▶ **Об этом задании**: Верните без изменений отрывок из текста о дневниках Пришвина, начиная со слов «Так мы и повторим» и до слов «художника собственной жизни.» включительно.

Добавить в цитаты Настройки чтения

Страница 68 из 112

Дневник в течение многих лет был единственным подлинным другом и собеседником писателя. Таким образом, ведение дневника превратилось у Пришвина в насущную потребность, в условие существования. Однажды, это было еще до революции, Михаил Михайлович спас свои дневники во время деревенского пожара. Он вбежал в горящий дом и выхватил одни только тетрадки дневников. «Так все дочиста у меня сгорело, — но слова мои не сгорели. Нес я эти тетрадки — эту кладовую несгораемых слов — за собою всюду… Мои тетради есть мое оправдание, суд моей совести над делом жизни».

Так мы и повторим сейчас вслед за Пришвиным, что дневники были для писателя делом его «совести» и в этом смысле он вел их без всякой мысли о печати. Но, конечно, они были еще и «кладовой», из которой он черпал и мысли, и образы для своих профессиональных производственных целей. И все это на фоне и личных переживаний, и общественных событий записывалось изо дня в день с точностью летописца и волнением непосредственного участника — творца и художника собственной жизни.

«— Что важнее для меня — искусство или жизнь?» — спрашивает однажды Пришвин. И где, — продолжим мы его вопрос, — реальная грань между ними?

▶ **Раздел данных**:
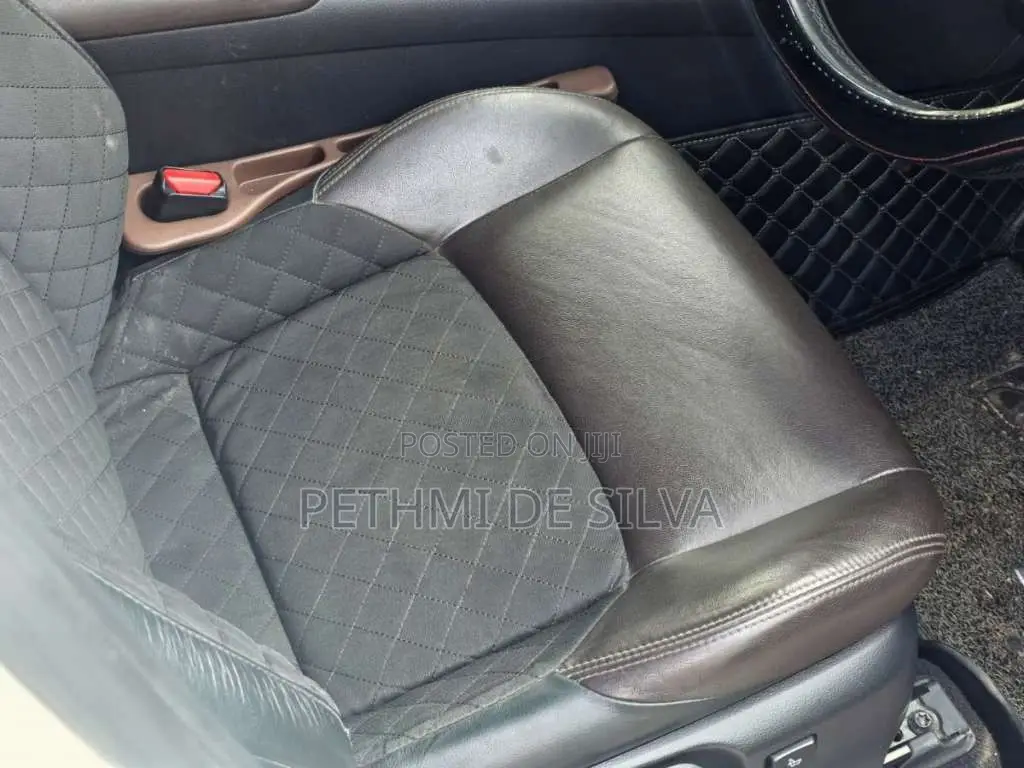 Toyota CHR NGX 102WD 2018 SUV (Used)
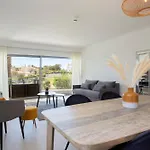 Snazzy Varandas Do Castelo By Garvetur One Bedroom Sleeps 2 Persons אלבופיירה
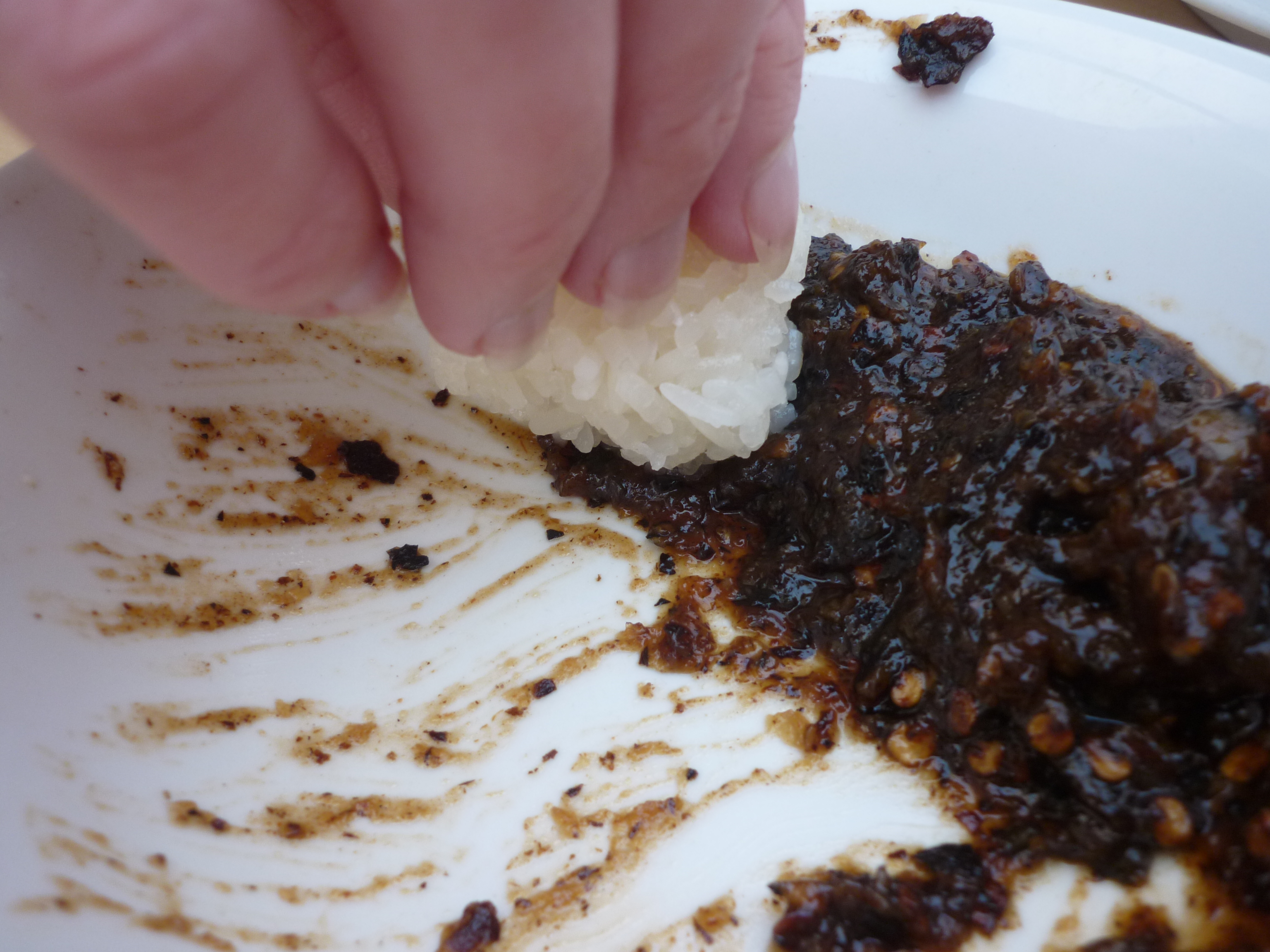 How to eat Laos Sticky Rice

▶ **Ответ к задаче**:
Так мы и повторим сейчас вслед за Пришвиным, что дневники были для писателя делом его «совести» и в этом смысле он вел их без всякой мысли о печати. Но, конечно, они были еще и «кладовой», из которой он черпал и мысли, и образы для своих профессиональных производственных целей. И все это на фоне и личных переживаний, и общественных событий записывалось изо дня в день с точностью летописца и волнением непосредственного участника — творца и художника собственной жизни.